___ Data to use ___

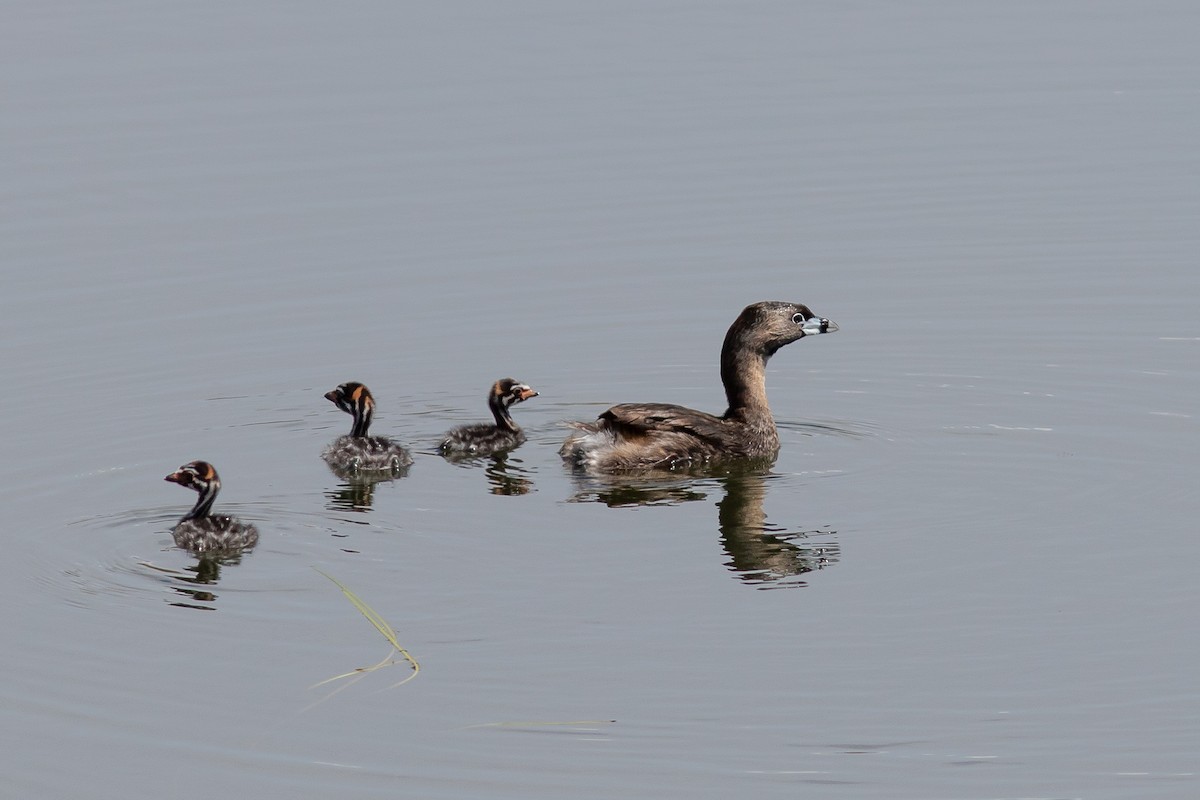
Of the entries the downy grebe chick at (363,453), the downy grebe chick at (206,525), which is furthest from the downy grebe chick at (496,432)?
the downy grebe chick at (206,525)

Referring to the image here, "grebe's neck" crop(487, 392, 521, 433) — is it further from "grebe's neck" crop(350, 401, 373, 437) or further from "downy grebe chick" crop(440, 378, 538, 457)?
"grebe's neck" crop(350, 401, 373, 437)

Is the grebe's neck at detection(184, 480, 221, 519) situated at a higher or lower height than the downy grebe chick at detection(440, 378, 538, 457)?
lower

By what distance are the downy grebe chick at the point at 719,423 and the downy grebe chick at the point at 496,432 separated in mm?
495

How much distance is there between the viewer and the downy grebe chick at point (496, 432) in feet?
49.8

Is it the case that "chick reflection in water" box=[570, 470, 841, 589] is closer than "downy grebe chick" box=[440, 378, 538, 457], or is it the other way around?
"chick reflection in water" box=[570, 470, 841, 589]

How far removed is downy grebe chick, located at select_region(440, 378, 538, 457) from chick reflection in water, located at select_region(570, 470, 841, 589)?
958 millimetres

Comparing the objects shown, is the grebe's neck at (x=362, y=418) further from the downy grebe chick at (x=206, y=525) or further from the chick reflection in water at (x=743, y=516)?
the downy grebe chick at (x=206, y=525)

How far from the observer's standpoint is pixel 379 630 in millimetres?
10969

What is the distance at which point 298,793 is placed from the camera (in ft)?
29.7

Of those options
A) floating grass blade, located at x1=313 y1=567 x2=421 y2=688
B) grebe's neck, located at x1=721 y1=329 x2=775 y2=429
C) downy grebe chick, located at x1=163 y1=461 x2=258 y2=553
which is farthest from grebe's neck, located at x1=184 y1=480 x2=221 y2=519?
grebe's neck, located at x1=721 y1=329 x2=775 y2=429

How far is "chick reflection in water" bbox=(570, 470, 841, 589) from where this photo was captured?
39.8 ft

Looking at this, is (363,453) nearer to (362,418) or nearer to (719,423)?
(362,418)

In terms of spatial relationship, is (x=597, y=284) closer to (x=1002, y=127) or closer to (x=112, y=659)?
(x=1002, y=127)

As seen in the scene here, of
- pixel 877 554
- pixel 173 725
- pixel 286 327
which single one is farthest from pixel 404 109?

___

Omit pictures; set down the rest of the material word for word.

Exercise solution.
Of the entries the downy grebe chick at (363,453), the downy grebe chick at (206,525), which is furthest from the downy grebe chick at (496,432)?
the downy grebe chick at (206,525)

Referring to the image here, "grebe's neck" crop(487, 392, 521, 433) — is it further from "grebe's neck" crop(350, 401, 373, 437) or further from "downy grebe chick" crop(440, 378, 538, 457)?
"grebe's neck" crop(350, 401, 373, 437)

Is the grebe's neck at detection(184, 480, 221, 519) situated at a higher or lower height than the downy grebe chick at detection(440, 378, 538, 457)?
lower

By what distance are the downy grebe chick at the point at 719,423 and the downy grebe chick at the point at 496,432 separated in mm?
495

How much distance is there between the viewer and the downy grebe chick at point (496, 432) in feet?
49.8

Is it the case that "chick reflection in water" box=[570, 470, 841, 589] is closer than "downy grebe chick" box=[440, 378, 538, 457], or is it the other way around?
"chick reflection in water" box=[570, 470, 841, 589]

How far removed is downy grebe chick, located at select_region(440, 378, 538, 457) from chick reflection in water, located at select_region(570, 470, 841, 589)?
958 millimetres

Comparing the objects shown, is the grebe's neck at (x=362, y=418) further from the downy grebe chick at (x=206, y=525) or further from the chick reflection in water at (x=743, y=516)?
the downy grebe chick at (x=206, y=525)

How far from the observer's standpoint is pixel 379 630 in millimetres?
10969

What is the distance at which point 298,793 is placed from the camera (in ft)?
29.7

Of those options
A) floating grass blade, located at x1=313 y1=567 x2=421 y2=688
B) grebe's neck, located at x1=721 y1=329 x2=775 y2=429
C) downy grebe chick, located at x1=163 y1=461 x2=258 y2=553
which is farthest from grebe's neck, located at x1=184 y1=480 x2=221 y2=519?
grebe's neck, located at x1=721 y1=329 x2=775 y2=429

How far is "chick reflection in water" bbox=(570, 470, 841, 589) from where this photo was captured?
39.8 ft

Looking at this, is (363,453) nearer to (362,418) or nearer to (719,423)?
(362,418)

In terms of spatial relationship, is (x=597, y=284) closer to (x=1002, y=127) or closer to (x=112, y=659)?
(x=1002, y=127)

As seen in the scene here, of
- pixel 877 554
- pixel 173 725
- pixel 286 327
which single one is farthest from pixel 404 109?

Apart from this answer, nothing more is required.